Records of scene-based questions:

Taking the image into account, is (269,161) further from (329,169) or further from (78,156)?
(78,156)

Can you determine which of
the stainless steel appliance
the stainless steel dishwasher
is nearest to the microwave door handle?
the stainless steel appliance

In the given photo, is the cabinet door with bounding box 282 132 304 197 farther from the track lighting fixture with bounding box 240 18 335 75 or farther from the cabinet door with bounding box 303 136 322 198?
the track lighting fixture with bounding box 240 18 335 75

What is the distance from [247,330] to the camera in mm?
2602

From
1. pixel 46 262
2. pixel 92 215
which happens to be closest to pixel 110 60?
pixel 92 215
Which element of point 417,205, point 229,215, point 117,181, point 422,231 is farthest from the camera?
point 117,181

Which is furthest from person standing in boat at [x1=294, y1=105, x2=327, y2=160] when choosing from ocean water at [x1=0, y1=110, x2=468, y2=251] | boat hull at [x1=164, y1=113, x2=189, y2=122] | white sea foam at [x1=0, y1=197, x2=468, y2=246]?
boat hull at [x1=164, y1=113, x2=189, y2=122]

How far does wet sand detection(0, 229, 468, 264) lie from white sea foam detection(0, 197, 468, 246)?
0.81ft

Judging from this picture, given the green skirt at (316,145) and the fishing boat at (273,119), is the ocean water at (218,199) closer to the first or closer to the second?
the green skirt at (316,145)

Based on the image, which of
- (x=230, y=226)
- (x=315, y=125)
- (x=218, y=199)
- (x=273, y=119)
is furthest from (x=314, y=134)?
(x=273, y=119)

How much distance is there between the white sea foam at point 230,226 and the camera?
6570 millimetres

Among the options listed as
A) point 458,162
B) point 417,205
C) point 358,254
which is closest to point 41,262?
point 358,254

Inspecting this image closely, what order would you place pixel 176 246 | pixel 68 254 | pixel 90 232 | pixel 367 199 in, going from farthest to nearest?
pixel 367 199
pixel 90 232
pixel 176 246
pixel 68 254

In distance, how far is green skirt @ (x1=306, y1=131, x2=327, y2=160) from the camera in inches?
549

#### TO BE DONE
Beginning at the line that contains "Which is furthest", retype each line of the listing up to and including the last one, exactly as it stands, and nothing else.

#### EXERCISE ANSWER
Which is furthest from person standing in boat at [x1=294, y1=105, x2=327, y2=160] when choosing from ocean water at [x1=0, y1=110, x2=468, y2=251] | boat hull at [x1=164, y1=113, x2=189, y2=122] | white sea foam at [x1=0, y1=197, x2=468, y2=246]?
boat hull at [x1=164, y1=113, x2=189, y2=122]

How far does wet sand detection(0, 229, 468, 264) lie from white sea foam detection(0, 197, 468, 246)?
0.81ft

Judging from this picture, given the green skirt at (316,145) and the fishing boat at (273,119), is the ocean water at (218,199) closer to the first or closer to the second?
the green skirt at (316,145)

Based on the image, which of
- (x=230, y=226)
- (x=315, y=125)
- (x=218, y=199)
- (x=273, y=119)
is furthest from (x=314, y=134)?
(x=273, y=119)

How much distance is there between the white sea foam at point 230,226 and the camera?
6570 millimetres

Among the options listed as
A) point 458,162
B) point 417,205
C) point 358,254
which is closest to point 41,262?
point 358,254

Inspecting this image closely, what order would you place pixel 176 246 | pixel 68 254 | pixel 90 232 | pixel 367 199 in, going from farthest to nearest?
pixel 367 199
pixel 90 232
pixel 176 246
pixel 68 254

In distance, how far is green skirt @ (x1=306, y1=131, x2=327, y2=160) from the camera in inches?
549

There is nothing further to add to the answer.